§ **DOCUMENTO DE ORIGEM**
* * *

Os Estados Unidos beneficiaram
inicialmente da crise do petróleo que ela desencadeou. Pagaram um pouco mais
pelo petróleo, mas a Europa e o Japão ainda mais; quanto ao Terceiro Mundo, ele
não existia mais, e falamos de um Quarto Mundo; um Quarto Mundo endividado
principalmente com bancos americanos. No final de 1975, dois terços dos
empréstimos concedidos vinham de bancos americanos.
Os americanos pensaram que finalmente
tinham salvo o mundo da catástrofe financeira ao envolver a Europa e o Japão,
realizando duas desvalorizações do dólar para amortecer os choques do petróleo,
fazendo assim com que os países da OPEP pagassem, os quais teriam então que
pagar a dívida do Quarto Mundo, ou seja, as reivindicações americanas sobre
ele.
Os Estados Unidos conseguiram melhorar
temporariamente a sua posição competitiva no mercado de bens manufacturados,
revalorizando o petróleo bruto americano (e o petróleo bruto do Alasca), ao
mesmo tempo em que recolocavam o dólar no mercado de câmbio. O Cartel das Sete
Irmãs embolsou os lucros. No entanto, a Europa, o Japão e outros países
reagiram, alguns criando empresas nacionais como a italiana ENI, outros pela
OPEP, procurando amortecer o custo das desvalorizações do dólar.

* * *

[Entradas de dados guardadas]
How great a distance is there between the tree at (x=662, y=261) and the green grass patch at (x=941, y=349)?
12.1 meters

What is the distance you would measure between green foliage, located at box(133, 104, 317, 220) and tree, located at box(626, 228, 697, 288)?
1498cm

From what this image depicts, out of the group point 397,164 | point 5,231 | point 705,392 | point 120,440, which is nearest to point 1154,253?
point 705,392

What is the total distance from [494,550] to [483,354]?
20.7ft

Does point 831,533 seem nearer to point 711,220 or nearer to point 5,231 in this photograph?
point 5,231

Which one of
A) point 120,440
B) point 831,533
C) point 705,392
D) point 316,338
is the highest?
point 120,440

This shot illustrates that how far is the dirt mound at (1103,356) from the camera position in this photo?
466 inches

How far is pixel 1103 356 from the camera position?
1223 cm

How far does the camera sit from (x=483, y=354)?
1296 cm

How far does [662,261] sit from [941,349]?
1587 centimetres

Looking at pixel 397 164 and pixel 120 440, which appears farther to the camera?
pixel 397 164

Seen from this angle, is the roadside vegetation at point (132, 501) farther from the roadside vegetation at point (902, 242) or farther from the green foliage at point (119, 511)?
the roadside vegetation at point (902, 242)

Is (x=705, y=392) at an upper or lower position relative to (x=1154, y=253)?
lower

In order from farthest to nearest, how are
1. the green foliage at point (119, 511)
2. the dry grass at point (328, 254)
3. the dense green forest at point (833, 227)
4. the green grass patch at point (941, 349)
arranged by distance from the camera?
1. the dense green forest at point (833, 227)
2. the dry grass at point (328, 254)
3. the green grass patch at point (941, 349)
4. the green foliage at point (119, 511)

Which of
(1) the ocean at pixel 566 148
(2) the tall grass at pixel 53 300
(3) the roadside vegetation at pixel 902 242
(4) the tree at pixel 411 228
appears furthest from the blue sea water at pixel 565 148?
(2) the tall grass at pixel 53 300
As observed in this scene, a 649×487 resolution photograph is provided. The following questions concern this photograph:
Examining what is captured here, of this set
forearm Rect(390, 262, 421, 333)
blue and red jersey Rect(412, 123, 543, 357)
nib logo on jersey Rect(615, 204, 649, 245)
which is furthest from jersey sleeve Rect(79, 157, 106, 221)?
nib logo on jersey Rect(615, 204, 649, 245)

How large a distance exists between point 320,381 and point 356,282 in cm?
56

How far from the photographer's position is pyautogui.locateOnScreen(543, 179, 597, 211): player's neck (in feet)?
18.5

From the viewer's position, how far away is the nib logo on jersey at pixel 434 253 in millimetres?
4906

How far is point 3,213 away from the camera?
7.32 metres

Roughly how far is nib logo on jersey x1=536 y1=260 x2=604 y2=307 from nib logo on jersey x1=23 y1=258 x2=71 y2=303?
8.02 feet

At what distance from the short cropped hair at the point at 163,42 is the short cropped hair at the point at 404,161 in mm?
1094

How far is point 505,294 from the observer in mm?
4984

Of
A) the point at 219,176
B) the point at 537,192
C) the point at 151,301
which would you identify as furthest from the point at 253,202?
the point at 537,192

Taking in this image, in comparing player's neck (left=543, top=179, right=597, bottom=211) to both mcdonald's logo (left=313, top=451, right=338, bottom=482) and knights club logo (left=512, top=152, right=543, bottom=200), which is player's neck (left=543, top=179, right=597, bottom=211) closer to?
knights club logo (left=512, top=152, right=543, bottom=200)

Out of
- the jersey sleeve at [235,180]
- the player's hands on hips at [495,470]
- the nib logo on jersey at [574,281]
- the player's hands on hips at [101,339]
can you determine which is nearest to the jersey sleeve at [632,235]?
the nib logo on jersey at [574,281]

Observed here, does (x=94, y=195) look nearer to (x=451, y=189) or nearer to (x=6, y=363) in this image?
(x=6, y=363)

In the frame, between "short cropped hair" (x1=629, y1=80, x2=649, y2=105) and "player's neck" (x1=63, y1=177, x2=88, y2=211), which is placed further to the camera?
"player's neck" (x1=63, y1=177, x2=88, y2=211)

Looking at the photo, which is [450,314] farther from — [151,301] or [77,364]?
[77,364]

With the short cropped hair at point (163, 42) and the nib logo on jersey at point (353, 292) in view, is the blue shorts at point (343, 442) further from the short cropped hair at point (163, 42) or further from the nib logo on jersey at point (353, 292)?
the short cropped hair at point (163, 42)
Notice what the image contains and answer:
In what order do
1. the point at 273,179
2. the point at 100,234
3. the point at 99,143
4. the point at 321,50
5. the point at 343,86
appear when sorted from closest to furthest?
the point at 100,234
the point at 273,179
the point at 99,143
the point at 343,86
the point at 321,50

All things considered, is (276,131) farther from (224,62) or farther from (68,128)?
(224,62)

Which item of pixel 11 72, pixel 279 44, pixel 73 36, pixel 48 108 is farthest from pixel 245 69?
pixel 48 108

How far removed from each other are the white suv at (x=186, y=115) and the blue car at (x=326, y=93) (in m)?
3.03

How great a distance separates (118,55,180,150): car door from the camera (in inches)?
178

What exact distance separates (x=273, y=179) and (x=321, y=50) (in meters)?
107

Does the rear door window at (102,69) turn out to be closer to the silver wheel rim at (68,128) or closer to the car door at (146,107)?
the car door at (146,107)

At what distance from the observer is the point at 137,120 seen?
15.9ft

* * *

§ **TAREFAS PROPOSTAS**
1. Reúna todas as linhas da listagem em que aparece a palavra "appears", tendo em conta maiúsculas e minúsculas.
2. Retome o texto sobre a crise do petróleo e continue-o a partir da última frase apresentada.
O texto sobre a crise do petróleo e a listagem provêm de fontes diferentes.

§ **RESPOSTAS POR TAREFA**
1.
Looking at pixel 397 164 and pixel 120 440, which appears farther to the camera?
appears furthest from the blue sea water at pixel 565 148?

2.
Essa redistribuição, através de choques do
petróleo e desvalorizações do dólar, transformará a OPEP numa credora do
Terceiro Mundo, permitindo assim que bancos privados se retirem temporariamente
de um sector que não está mais a fornecer a produção desejada (12). É a bonança
financeira da OPEP que herdará os reveses dos países em desenvolvimento, cujo
crescimento é interrompido pela alta do preço do petróleo e pela queda do preço
dos produtos agrícolas e de mineração primários.
A reversão monetarista de 1979 e a vaga
liberal que se seguiu permitiriam que os mercados financeiros internacionais
sobrepujassem todos os sistemas de controlo, particularmente os estatais sobre
a economia. Isso significava que o capital financeiro, que tinha o mercado mundial
como seu playground, continuava a sua emancipação das restricções estatais, através
da mundialização financeira. O mercado de acções, para grande desgosto do
falecido Lenine (13), retornou com força e flexibilizou a rigidez do
capitalismo monopolista estatal tanto no Ocidente quanto no Oriente. O capital,
sem retorno suficiente, voltou-se para os mercados de acções emergentes de alto
rendimento. A partir de 1980, houve uma aceleração do investimento directo
internacional (IED). No início da década de 1990, o desenvolvimento do que foi
chamado de "regionalização do mercado de acções" aumentou em dez anos
de 1 trilião de dólares em capitalização para 2 triliões. Em 1994, a dívida das
economias emergentes explodiu e sinalizou uma crise da dívida internacional,
particularmente centrada na América Latina, área reservada aos bancos
americanos.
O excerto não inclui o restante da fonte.